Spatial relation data
———

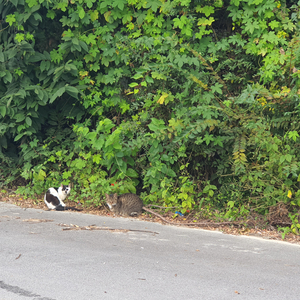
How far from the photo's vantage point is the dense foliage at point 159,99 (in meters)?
5.88

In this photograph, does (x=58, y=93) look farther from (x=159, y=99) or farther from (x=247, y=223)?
(x=247, y=223)

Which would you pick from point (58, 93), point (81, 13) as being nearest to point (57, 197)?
point (58, 93)

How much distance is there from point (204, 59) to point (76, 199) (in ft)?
11.9

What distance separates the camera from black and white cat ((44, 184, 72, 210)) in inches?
279

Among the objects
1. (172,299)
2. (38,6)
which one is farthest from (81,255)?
(38,6)

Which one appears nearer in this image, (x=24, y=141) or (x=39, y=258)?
(x=39, y=258)

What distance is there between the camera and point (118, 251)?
463cm

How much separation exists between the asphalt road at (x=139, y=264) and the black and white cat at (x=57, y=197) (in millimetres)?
1029

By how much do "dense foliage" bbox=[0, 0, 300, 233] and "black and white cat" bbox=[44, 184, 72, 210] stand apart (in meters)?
0.36

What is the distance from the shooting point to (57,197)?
719 centimetres

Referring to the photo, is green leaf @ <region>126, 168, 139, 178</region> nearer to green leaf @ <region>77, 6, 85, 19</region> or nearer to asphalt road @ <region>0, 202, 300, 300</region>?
asphalt road @ <region>0, 202, 300, 300</region>

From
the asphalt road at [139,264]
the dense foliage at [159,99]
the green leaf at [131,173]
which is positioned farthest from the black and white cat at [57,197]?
the green leaf at [131,173]

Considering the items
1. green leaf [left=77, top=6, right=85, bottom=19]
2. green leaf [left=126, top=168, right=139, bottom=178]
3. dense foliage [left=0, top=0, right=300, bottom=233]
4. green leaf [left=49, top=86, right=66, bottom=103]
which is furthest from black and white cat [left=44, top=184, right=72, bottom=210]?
green leaf [left=77, top=6, right=85, bottom=19]

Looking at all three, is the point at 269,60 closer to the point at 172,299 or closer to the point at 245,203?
the point at 245,203
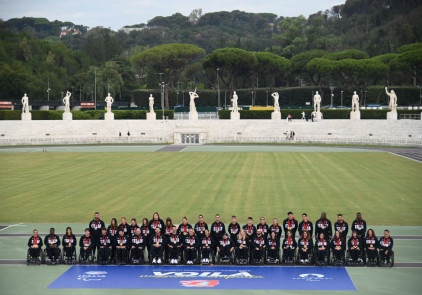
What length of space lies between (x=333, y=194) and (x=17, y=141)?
57.1 m

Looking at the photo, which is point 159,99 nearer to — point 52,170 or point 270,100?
point 270,100

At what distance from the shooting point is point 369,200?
32219 mm

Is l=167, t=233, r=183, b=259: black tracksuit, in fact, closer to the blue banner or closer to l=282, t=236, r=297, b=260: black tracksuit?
the blue banner

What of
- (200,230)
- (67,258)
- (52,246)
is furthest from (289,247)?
(52,246)

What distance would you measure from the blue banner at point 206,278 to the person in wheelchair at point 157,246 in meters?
0.40

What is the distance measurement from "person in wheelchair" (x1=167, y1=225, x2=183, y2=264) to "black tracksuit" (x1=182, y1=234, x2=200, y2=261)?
Result: 234mm

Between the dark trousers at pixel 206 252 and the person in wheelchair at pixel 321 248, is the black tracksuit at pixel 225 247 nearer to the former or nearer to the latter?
the dark trousers at pixel 206 252

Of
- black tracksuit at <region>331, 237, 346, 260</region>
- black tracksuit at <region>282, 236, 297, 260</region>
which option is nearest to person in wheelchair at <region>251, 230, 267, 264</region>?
black tracksuit at <region>282, 236, 297, 260</region>

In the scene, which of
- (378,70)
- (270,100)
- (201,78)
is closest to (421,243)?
(378,70)

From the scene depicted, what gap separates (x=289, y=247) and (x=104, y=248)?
647 cm

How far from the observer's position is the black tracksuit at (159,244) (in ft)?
65.2

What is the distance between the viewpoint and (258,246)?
19.9 m

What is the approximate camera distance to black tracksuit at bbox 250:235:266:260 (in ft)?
65.1

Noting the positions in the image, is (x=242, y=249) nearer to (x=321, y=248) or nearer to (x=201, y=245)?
(x=201, y=245)
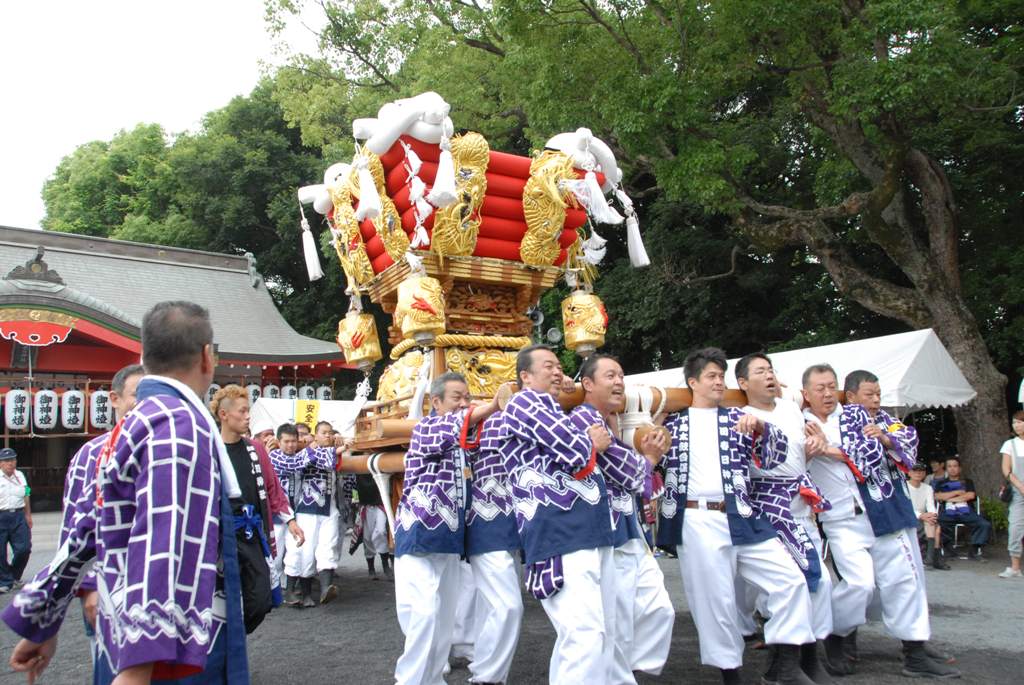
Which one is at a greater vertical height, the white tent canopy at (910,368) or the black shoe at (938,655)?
the white tent canopy at (910,368)

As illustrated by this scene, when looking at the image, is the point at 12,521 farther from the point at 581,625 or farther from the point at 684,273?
the point at 684,273

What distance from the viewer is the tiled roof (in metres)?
16.9

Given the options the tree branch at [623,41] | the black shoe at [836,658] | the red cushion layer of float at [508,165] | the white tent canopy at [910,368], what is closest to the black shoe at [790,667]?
the black shoe at [836,658]

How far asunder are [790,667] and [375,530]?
5.20 meters

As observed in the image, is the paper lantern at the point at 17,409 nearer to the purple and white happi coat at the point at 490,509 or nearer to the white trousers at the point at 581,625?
the purple and white happi coat at the point at 490,509

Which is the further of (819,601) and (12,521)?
(12,521)

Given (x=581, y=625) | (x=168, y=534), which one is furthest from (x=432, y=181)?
(x=168, y=534)

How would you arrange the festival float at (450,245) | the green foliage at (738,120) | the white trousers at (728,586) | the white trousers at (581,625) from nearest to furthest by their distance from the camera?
the white trousers at (581,625) → the white trousers at (728,586) → the festival float at (450,245) → the green foliage at (738,120)

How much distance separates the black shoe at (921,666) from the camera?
4102 mm

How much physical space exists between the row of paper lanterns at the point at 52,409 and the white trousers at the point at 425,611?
35.8 ft

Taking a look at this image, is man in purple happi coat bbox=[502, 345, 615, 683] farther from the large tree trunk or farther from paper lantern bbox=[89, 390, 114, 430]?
paper lantern bbox=[89, 390, 114, 430]

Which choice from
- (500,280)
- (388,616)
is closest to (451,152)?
(500,280)

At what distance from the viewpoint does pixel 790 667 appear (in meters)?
3.78

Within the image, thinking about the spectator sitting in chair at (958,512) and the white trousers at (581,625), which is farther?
the spectator sitting in chair at (958,512)
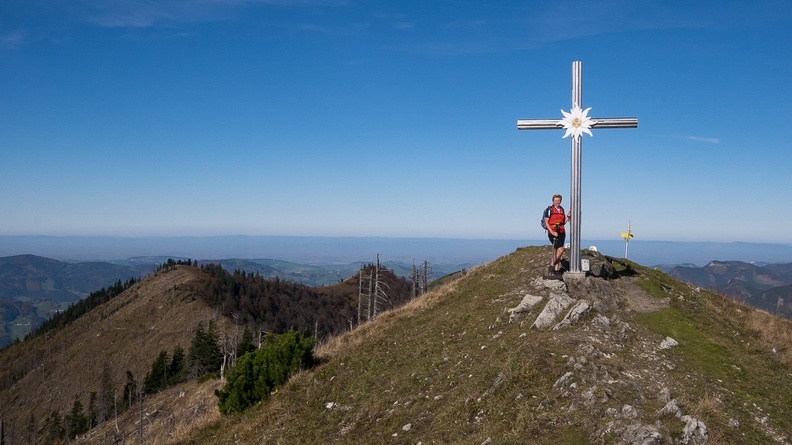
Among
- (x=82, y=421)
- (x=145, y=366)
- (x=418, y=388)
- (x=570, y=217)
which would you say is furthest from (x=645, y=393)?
(x=145, y=366)

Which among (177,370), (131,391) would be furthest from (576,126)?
(131,391)

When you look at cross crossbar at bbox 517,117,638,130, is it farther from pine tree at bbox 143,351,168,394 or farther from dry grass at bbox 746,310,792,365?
pine tree at bbox 143,351,168,394

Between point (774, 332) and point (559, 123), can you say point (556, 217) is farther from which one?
point (774, 332)

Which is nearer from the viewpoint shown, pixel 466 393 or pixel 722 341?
pixel 466 393

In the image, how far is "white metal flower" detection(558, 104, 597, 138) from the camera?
19.4 m

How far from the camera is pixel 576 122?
1952 cm

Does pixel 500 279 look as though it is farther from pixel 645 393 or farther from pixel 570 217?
pixel 645 393

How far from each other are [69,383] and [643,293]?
148096 mm

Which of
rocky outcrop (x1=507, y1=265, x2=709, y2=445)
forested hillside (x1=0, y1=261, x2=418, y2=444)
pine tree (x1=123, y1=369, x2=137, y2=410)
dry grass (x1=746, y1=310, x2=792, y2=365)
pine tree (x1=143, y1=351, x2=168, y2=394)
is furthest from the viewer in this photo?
forested hillside (x1=0, y1=261, x2=418, y2=444)

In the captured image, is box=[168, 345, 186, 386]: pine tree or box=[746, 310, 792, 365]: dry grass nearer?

———

→ AIM OF THE EXERCISE
Reproduce the lines of the data word for word, beginning with the line that contains "When you look" and continuing through the final line of the data.

→ TASK OUTPUT
When you look at cross crossbar at bbox 517,117,638,130, is it farther from pine tree at bbox 143,351,168,394 or farther from dry grass at bbox 746,310,792,365?
pine tree at bbox 143,351,168,394

Between point (774, 332) and point (559, 123), can you say point (556, 217) is farther from which one?
point (774, 332)

Which is nearer from the viewpoint shown, pixel 466 393 or pixel 722 341?
pixel 466 393

In the image, how far is "white metal flower" detection(558, 104, 597, 138) from the camera?
19.4 m

How far from the camera is pixel 576 122?
1952 cm

Does pixel 500 279 look as though it is farther from pixel 645 393 or farther from pixel 570 217?
pixel 645 393

How far from each other are [69,383] and [643,293]?
148096 mm

Which of
rocky outcrop (x1=507, y1=265, x2=709, y2=445)
forested hillside (x1=0, y1=261, x2=418, y2=444)
pine tree (x1=123, y1=369, x2=137, y2=410)
dry grass (x1=746, y1=310, x2=792, y2=365)
pine tree (x1=143, y1=351, x2=168, y2=394)
is furthest from the viewer in this photo?
forested hillside (x1=0, y1=261, x2=418, y2=444)

In the captured image, is box=[168, 345, 186, 386]: pine tree or box=[746, 310, 792, 365]: dry grass nearer?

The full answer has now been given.